## start RAW RECORDS
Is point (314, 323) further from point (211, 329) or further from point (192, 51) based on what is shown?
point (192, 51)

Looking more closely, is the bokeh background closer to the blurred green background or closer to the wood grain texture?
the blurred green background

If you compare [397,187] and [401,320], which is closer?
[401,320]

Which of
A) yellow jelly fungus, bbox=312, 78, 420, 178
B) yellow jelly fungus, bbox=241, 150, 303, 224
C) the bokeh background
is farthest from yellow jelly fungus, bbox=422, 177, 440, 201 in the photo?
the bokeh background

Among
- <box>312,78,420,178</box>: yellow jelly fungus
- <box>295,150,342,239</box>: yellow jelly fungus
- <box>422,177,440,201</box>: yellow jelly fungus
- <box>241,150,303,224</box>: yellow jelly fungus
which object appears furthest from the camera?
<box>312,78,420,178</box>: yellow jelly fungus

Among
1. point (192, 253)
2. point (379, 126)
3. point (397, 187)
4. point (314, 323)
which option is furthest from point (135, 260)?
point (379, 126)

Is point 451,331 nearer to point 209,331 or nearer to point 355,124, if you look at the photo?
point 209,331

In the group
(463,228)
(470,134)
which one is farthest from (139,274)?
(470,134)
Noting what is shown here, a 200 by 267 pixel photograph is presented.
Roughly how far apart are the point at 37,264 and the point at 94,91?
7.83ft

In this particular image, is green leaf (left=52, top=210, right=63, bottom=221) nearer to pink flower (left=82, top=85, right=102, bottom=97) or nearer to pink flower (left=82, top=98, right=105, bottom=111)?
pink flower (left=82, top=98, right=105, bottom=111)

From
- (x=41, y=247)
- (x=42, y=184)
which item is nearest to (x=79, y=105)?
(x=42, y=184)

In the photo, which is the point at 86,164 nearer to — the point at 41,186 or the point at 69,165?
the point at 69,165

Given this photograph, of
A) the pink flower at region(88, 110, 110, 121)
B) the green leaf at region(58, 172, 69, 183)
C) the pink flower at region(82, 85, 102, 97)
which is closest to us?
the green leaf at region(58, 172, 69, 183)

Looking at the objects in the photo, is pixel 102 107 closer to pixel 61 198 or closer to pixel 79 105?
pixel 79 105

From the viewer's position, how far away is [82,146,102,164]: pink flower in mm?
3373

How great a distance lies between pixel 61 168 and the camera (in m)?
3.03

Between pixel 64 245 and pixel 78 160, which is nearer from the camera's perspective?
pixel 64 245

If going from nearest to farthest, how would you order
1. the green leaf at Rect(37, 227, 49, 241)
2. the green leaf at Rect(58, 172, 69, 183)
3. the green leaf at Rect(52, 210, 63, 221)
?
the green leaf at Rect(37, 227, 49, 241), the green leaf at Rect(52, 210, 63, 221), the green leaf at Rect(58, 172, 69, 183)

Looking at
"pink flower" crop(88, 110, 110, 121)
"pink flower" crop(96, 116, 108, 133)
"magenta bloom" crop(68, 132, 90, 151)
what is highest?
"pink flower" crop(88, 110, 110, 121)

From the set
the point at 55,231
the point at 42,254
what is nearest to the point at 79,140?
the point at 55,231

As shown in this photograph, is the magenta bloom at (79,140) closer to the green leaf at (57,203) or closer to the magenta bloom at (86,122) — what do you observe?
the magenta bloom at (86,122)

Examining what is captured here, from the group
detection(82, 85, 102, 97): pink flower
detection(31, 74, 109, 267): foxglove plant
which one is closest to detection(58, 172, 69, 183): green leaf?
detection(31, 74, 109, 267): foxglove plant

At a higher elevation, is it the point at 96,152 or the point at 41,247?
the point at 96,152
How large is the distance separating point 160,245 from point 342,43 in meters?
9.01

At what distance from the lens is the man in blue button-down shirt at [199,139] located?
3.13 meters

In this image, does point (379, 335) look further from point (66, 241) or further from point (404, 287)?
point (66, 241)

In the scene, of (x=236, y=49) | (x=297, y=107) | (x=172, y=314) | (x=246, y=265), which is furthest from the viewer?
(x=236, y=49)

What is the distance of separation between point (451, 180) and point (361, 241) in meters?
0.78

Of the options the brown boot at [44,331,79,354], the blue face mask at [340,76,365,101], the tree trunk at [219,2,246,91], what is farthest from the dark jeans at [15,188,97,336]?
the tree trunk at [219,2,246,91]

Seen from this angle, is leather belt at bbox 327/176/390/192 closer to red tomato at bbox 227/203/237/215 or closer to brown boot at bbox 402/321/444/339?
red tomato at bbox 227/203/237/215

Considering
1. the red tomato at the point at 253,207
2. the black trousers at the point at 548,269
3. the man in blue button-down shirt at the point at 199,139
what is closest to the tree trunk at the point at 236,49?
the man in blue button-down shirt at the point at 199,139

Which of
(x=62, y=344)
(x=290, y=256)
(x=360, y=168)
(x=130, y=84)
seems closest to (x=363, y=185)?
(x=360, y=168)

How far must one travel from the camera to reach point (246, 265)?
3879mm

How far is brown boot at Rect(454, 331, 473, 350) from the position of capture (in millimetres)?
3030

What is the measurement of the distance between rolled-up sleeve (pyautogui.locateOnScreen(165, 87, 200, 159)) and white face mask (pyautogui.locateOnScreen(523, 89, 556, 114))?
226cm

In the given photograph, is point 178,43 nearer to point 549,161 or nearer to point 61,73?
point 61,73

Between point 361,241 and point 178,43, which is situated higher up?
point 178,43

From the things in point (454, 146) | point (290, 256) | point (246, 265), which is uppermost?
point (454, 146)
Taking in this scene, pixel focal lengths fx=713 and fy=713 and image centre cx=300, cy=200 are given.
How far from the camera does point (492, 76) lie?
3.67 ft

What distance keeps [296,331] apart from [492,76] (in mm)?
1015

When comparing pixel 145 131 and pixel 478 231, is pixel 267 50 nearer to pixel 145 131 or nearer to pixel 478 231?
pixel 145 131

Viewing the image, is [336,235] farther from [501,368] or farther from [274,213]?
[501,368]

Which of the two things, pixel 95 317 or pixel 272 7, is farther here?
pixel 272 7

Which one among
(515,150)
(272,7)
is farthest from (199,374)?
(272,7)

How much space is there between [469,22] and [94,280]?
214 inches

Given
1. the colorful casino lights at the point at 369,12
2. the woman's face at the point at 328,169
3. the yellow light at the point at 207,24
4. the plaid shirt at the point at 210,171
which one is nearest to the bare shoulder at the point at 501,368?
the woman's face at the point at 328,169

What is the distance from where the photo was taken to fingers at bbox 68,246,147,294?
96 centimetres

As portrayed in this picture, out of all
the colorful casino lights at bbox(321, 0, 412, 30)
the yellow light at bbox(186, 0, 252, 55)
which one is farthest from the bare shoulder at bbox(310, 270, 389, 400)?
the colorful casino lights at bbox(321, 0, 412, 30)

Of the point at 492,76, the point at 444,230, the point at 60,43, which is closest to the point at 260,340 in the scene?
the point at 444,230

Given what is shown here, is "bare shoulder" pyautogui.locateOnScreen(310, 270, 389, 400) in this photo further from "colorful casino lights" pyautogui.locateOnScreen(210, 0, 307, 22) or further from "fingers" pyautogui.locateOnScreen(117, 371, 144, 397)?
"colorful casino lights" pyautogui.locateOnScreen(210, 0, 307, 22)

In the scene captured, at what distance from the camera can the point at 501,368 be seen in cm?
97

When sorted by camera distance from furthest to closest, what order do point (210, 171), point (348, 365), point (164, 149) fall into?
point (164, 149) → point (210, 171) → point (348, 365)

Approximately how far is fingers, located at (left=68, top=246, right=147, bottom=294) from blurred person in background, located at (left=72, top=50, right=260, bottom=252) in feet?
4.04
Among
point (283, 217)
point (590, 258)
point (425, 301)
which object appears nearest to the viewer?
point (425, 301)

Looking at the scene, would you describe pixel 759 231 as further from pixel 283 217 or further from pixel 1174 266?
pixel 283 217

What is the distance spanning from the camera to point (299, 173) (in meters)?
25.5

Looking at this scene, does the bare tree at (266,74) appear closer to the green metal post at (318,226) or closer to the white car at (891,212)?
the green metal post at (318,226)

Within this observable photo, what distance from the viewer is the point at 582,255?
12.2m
## end RAW RECORDS
### REQUIRED WORK:
From the line with "When sorted by" to the last line of the material, give every line again exactly, and only those lines.

### TASK RESPONSE:
When sorted by camera distance from furthest to closest, what order do point (210, 171), point (348, 365), point (164, 149) fall into?
point (164, 149) → point (210, 171) → point (348, 365)

Approximately how far is fingers, located at (left=68, top=246, right=147, bottom=294) from blurred person in background, located at (left=72, top=50, right=260, bottom=252) in feet?
4.04
Among
point (283, 217)
point (590, 258)
point (425, 301)
which object appears nearest to the viewer?
point (425, 301)

Looking at the scene, would you describe pixel 759 231 as further from pixel 283 217 or further from pixel 1174 266?
pixel 283 217

What is the distance spanning from the camera to point (299, 173) (in meters)?
25.5

Looking at this scene, does the bare tree at (266,74) appear closer to the green metal post at (318,226) or closer to the white car at (891,212)?
the green metal post at (318,226)

Within this observable photo, what distance from the viewer is the point at 582,255?
12.2m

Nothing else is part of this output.